Privacy Policy
Last updated: September 27, 2025
Our Commitment to Privacy
At Acolyte AI, we are committed to protecting your privacy and ensuring the security of your personal
information. This Privacy Policy explains how we collect, use, disclose, and safeguard your
information when you use our AI storytelling platform.
1. Information We Collect
Personal Information
- Account Information: Email address, username, and password when you create an
account
- Profile Data: User ID and any profile information you provide
- Payment Information: Processed securely through Coinbase Commerce (we don't store
payment details)
- Communication Data: Messages you send to our support team
Usage Data
- Usage Statistics: Credit consumption, feature usage, and session data
- Technical Data: IP address, browser type, device information, and access times
- Cookies and Tracking: Essential cookies for session management only
Note: We do not store user conversations. All conversations are processed ephemerally
and are not retained.
2. How We Use Your Information
We use the information we collect for the following purposes:
Service Provision
- Providing and maintaining our AI storytelling services
- Processing payments and managing subscriptions
- Delivering customer support and technical assistance
- Personalizing your experience and improving service quality
AI Training and Improvement
- We use only anonymized aggregate data (such as average session length) for service improvements.
This data cannot be used to re-identify individual users.

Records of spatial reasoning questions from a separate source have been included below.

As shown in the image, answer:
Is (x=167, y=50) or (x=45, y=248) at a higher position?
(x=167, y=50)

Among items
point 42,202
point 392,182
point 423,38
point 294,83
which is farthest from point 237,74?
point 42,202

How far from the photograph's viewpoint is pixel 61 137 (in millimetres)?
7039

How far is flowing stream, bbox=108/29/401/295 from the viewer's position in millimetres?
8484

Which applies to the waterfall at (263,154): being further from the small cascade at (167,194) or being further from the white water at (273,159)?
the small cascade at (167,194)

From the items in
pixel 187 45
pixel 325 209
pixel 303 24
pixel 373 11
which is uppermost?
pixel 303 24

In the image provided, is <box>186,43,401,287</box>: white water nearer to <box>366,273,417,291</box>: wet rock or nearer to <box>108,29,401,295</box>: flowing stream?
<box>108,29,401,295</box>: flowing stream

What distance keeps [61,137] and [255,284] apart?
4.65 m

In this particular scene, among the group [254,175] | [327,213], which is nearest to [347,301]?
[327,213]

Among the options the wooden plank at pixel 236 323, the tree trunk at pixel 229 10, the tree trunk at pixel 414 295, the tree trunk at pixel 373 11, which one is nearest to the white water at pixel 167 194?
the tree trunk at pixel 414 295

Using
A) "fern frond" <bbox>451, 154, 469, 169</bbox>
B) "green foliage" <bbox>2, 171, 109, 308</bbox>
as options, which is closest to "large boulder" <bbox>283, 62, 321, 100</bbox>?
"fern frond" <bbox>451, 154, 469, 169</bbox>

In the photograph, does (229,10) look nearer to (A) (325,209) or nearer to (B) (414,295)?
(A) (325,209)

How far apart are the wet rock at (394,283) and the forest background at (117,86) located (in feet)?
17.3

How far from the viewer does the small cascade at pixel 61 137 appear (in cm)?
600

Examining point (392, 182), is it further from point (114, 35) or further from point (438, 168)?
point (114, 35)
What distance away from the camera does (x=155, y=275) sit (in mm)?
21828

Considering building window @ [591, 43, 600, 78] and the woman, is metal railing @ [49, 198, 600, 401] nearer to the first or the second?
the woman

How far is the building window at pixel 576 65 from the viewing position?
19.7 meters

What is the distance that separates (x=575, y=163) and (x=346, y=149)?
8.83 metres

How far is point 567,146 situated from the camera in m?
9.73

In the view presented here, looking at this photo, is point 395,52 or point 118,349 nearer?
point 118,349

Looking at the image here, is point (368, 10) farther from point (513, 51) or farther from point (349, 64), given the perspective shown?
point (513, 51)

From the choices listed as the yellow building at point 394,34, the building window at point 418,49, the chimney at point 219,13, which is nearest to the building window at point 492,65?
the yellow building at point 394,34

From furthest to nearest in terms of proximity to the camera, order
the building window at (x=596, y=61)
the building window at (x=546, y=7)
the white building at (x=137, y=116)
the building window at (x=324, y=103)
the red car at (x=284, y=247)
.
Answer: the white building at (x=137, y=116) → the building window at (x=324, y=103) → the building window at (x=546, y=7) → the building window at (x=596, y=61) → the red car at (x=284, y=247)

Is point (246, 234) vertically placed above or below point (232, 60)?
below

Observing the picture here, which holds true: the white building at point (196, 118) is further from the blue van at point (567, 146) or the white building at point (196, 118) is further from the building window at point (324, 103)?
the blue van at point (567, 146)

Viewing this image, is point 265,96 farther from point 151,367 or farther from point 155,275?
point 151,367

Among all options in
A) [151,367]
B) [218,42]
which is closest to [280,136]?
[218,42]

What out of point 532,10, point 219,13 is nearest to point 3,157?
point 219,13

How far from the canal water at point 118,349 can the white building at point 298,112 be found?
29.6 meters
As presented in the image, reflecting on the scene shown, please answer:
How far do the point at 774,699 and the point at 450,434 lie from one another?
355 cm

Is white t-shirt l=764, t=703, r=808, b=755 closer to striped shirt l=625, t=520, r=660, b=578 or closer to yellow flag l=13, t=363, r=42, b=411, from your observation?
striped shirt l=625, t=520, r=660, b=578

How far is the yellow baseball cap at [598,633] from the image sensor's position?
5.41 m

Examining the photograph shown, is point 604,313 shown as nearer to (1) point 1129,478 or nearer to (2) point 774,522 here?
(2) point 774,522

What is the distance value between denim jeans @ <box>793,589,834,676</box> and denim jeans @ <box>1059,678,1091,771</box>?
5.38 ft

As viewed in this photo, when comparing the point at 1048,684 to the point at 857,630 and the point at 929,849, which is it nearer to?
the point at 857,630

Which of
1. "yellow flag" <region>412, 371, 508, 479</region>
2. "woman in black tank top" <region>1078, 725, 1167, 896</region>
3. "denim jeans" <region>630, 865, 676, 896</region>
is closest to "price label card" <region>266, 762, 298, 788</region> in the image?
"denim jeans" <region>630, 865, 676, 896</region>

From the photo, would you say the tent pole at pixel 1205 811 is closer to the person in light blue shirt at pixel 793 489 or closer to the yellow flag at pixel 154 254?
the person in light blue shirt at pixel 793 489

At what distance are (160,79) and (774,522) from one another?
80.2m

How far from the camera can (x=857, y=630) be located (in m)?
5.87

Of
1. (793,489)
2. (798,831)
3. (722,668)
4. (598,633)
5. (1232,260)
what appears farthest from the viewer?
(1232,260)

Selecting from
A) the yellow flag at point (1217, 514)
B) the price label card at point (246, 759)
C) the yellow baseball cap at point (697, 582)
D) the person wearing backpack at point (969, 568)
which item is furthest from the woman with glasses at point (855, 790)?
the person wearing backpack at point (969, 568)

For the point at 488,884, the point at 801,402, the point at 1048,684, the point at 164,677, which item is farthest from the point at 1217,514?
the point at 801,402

- Analyzing usage patterns to enhance platform performance
- Developing new features and capabilities
Legal and Security
- Ensuring platform security and preventing abuse
- Complying with legal obligations and regulations
- Investigating suspicious activities or violations
- Protecting the rights and safety of our users and platform
3. Data Storage and Security
Data Storage
We use Supabase for secure data storage with the following measures:
- End-to-end encryption for data in transit and at rest
- Regular security audits and penetration testing
- Automated backups with secure recovery procedures
- Geographic data distribution for redundancy
Data Retention
| Data Type |
Retention Period |
Purpose |
| Account Information |
Account active + 2 years |
Service provision and legal compliance |
| Usage Logs |
90 days |
Analytics and optimization |
| Payment Records |
7 years |
Tax compliance and dispute resolution |
4. Information Sharing and Disclosure
We do not sell, trade, or rent your personal information to third parties. We may share information only
in the following circumstances:
Service Providers
- Supabase for database and authentication services
- Coinbase Commerce for payment processing
- Resend for email delivery services
- Cloudflare for CDN and security services
Legal Requirements
- When required by law or legal process
- To protect our rights, property, or safety
- To prevent fraud or security threats
- With your explicit consent
5. Your Rights and Choices
Data Access and Control
You have the following rights regarding your data:
- Access: Request a copy of your personal data
- Correction: Update or correct inaccurate information
- Deletion: Request deletion of your account and data
- Portability: Export your data in a structured format
- Restriction: Limit how we process your data
- Objection: Object to certain data processing activities
California Residents (CCPA)
If you are a California resident, you have additional rights under the California Consumer Privacy Act
(CCPA):
- The right to know what personal information we collect
- The right to request deletion of your data
- The right to opt-out of the sale of your data (note: we do not sell your data)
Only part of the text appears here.